RENAMO was unable to manage this change, on a political as well as personal level. The movement’s leader Dhlakama continued to enforce tight discipline and rigid hierarchy, allowing no challenge to his personal position. This may work for a military movement, fighting a guerilla war, but it left RENAMO woefully unprepared for the reality of political competition.

RENAMO never developed a political agenda for peacetime politics, apart from demanding a share of the country’s rising wealth for its leaders and veterans. Competent and charismatic members were seen as a threat to Dhlakama’s leadership and forced out of the organization.
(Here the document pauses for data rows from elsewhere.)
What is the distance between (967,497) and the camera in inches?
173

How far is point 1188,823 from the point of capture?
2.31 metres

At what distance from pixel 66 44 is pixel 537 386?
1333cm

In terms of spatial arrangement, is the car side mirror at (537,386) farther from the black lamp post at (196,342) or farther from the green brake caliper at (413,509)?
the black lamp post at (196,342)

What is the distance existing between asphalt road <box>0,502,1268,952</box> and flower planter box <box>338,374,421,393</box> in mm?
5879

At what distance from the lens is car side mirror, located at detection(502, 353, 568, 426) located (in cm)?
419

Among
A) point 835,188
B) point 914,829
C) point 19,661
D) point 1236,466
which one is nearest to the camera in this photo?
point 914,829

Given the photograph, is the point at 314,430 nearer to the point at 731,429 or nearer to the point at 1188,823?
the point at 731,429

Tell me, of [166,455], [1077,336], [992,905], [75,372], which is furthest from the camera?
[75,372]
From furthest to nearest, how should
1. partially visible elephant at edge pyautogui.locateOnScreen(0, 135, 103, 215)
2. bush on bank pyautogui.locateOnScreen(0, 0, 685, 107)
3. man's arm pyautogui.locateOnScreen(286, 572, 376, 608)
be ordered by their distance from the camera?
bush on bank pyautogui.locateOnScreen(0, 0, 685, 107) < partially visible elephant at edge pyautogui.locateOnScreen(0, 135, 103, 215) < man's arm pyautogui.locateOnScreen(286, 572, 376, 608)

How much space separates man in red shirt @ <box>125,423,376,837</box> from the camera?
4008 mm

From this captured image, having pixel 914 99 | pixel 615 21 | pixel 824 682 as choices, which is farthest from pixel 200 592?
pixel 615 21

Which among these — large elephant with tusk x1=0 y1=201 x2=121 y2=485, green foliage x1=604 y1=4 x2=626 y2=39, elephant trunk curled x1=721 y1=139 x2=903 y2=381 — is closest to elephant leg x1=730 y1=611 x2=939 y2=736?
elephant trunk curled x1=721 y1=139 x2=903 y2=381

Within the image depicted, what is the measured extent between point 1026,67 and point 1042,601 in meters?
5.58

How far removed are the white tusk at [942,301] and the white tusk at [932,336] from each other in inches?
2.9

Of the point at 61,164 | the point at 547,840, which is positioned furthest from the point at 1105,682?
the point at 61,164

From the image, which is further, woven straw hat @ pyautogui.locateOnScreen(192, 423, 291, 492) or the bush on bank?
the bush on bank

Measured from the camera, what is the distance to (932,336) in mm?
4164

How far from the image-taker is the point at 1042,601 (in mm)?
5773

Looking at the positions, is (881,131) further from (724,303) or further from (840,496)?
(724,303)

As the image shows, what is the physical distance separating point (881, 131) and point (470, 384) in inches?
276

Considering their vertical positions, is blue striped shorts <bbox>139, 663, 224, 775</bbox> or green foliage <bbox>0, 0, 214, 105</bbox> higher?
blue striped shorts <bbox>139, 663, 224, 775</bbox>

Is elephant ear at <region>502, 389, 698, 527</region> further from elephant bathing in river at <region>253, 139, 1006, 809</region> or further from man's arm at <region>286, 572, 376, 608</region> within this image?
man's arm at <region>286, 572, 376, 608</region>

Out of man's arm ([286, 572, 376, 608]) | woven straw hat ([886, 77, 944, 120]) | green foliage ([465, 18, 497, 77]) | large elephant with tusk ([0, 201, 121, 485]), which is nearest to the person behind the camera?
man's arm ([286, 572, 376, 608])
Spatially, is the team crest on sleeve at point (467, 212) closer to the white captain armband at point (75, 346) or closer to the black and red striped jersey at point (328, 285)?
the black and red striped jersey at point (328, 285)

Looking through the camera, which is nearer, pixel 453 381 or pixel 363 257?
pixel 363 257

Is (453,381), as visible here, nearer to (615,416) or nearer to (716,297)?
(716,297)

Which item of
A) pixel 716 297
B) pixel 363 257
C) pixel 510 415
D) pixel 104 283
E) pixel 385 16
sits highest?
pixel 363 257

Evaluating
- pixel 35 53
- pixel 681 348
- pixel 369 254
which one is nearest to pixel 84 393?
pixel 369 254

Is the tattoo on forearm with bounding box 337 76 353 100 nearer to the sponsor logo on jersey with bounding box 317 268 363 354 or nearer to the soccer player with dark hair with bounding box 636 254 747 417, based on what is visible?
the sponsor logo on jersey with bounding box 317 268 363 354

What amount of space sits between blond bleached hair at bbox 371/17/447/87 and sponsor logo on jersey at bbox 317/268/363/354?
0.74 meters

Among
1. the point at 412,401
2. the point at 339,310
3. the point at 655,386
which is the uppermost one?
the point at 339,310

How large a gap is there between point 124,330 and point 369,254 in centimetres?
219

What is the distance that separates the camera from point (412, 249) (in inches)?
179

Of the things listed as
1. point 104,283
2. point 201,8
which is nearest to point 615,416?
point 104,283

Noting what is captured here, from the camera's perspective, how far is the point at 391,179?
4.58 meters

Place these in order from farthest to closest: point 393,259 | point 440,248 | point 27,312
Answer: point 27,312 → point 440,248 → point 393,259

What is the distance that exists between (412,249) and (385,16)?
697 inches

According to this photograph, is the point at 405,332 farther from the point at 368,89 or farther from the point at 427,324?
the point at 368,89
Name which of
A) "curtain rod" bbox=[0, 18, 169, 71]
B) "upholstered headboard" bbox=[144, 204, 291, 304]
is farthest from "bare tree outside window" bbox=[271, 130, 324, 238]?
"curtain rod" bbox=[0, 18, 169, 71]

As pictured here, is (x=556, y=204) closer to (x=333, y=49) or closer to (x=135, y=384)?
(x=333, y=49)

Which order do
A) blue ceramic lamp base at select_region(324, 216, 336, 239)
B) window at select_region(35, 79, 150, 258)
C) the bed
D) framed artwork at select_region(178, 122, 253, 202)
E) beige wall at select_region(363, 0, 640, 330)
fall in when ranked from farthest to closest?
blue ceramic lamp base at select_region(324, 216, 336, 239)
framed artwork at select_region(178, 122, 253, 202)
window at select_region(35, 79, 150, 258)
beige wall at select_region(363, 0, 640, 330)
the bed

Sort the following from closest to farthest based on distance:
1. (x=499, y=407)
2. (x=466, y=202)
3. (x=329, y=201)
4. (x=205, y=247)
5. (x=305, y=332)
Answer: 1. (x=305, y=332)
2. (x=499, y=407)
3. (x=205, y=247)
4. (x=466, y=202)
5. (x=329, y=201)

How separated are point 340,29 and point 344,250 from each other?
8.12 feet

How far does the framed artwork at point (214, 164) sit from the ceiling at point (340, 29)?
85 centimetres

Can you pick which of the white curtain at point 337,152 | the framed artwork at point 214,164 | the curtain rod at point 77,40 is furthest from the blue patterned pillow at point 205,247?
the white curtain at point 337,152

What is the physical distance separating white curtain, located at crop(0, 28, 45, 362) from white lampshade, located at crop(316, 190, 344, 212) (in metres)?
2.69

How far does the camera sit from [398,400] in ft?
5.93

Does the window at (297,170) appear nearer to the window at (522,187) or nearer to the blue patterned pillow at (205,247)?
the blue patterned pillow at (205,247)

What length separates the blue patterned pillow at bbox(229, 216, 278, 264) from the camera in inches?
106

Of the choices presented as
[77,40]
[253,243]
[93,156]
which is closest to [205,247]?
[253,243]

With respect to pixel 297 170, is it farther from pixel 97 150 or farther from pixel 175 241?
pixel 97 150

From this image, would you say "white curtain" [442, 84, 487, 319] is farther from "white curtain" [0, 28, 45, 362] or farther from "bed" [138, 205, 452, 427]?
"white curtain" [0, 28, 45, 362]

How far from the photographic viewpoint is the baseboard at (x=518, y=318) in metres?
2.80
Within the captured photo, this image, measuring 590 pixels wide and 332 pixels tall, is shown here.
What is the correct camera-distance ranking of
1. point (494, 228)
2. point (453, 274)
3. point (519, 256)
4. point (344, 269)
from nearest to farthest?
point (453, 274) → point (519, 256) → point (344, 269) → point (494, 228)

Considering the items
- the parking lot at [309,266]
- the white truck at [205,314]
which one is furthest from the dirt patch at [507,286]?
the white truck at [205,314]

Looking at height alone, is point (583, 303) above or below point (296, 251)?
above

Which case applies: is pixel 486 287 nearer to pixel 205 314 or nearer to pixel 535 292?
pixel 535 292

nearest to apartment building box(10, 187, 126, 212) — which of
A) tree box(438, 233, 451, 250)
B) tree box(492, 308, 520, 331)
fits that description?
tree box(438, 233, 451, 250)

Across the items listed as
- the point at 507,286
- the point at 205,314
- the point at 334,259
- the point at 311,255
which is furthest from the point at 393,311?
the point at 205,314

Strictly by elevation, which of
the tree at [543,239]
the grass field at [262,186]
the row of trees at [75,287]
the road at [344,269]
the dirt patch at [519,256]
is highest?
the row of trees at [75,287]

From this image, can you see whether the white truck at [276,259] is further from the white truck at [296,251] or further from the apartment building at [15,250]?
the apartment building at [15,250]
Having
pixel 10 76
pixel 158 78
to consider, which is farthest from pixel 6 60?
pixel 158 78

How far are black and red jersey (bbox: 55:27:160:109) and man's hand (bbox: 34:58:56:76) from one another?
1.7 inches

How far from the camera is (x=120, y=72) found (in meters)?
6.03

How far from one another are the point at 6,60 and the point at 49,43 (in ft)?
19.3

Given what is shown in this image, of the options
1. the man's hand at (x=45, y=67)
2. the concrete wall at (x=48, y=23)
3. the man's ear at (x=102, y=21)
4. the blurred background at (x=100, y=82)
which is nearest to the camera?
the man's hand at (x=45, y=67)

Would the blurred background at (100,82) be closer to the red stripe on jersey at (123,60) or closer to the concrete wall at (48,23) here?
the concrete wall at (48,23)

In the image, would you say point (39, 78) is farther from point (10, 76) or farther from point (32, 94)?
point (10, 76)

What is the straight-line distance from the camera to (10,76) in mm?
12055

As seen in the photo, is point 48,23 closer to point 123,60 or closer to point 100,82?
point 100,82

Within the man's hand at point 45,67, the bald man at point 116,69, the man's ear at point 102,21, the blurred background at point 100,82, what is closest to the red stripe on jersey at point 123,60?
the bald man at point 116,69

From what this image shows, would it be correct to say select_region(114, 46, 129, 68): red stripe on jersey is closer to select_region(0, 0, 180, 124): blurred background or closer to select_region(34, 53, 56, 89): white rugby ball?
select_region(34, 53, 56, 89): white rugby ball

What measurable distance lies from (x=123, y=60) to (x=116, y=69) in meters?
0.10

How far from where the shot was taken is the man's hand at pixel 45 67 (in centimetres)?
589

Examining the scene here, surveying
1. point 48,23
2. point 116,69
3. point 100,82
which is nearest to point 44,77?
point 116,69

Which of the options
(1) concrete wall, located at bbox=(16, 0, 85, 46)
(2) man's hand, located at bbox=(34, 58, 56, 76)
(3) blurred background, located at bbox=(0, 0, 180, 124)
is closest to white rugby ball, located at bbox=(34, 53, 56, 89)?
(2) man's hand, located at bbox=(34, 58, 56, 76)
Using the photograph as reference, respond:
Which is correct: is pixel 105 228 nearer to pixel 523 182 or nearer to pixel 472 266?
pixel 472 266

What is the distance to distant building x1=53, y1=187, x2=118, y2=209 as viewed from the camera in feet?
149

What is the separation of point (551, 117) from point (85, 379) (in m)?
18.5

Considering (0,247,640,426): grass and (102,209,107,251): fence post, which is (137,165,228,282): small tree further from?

This cost RENAMO dearly in the country’s election. From its high of two million votes in 1999, the movement’s support at the polls was reduced to 650,000 in the span of a decade. Today, FRELIMO enjoys a two-thirds majority in parliament and RENAMO controls no municipalities or mayorships in the country.

Boys playing with toy guns in a suburb of Maputo. U.N./Pernaca Sudhakaran photo

How to make yourself irrelevant

Part of the problem is also the refusal of RENAMO’s leadership to engage with the political processes of a multi-party democracy. Some of the movement’s grievances are legitimate, like the challenge to the electoral law — which favours FRELIMO — or the growing concentration of wealth in the hands of a few.

But Dhlakama never managed to effectively use political negotiation to influence these practices, instead relying on an uncompromising stance, maximalist demands and political threats.

Combined with a steadily weakened political base, RENAMO was made political irrelevant by this strategy. And instead of changing his approach, Dhlakama doubled down, first moving from the capital to his home province of Nampula and later to RENAMO’s wartime base of Santungira in the remote bush near Gorongosa.

To make up for political weight it lost, RENAMO also returned to using violence as leverage. Its veteran fighters started to attack police and military personnel, as well as the country’s main north-south road, claiming several dead on both sides. The government reacted with increasing the presence of the military in the area around Santungira and finally surrounding and storming the base on Monday.

RENAMO leader Afonso Dhlakama after undergoing demobilization through the United Nations in 1994. U.N./Grant Neuenburg photo

Too old for war, too incompetent for peace

The risk of a return to full-scale civil war is slim, even though the latest escalation of the conflict is worrying. Neither the government military nor RENAMO are prepared for large-scale hostilities, with RENAMO’s fighters and leaders and their weapons aging and with the movement lacking external support. Neither Mozambicans nor governments in the region have any appetite for violent conflict.

But even small-scale guerrilla-style attacks could jeopardize Mozambique’s progress. The FRELIMO government will need to look for ways to bring RENAMO back into the fold, possibly by simply buying its key leaders off.

It should also take care to not use this opportunity to grab even more of the country’s political space and corresponding wealth and leave room for legitimate opposition. Otherwise the government risks alienating large parts of its population, increasing the risk of a legitimate threat to the country’s stability.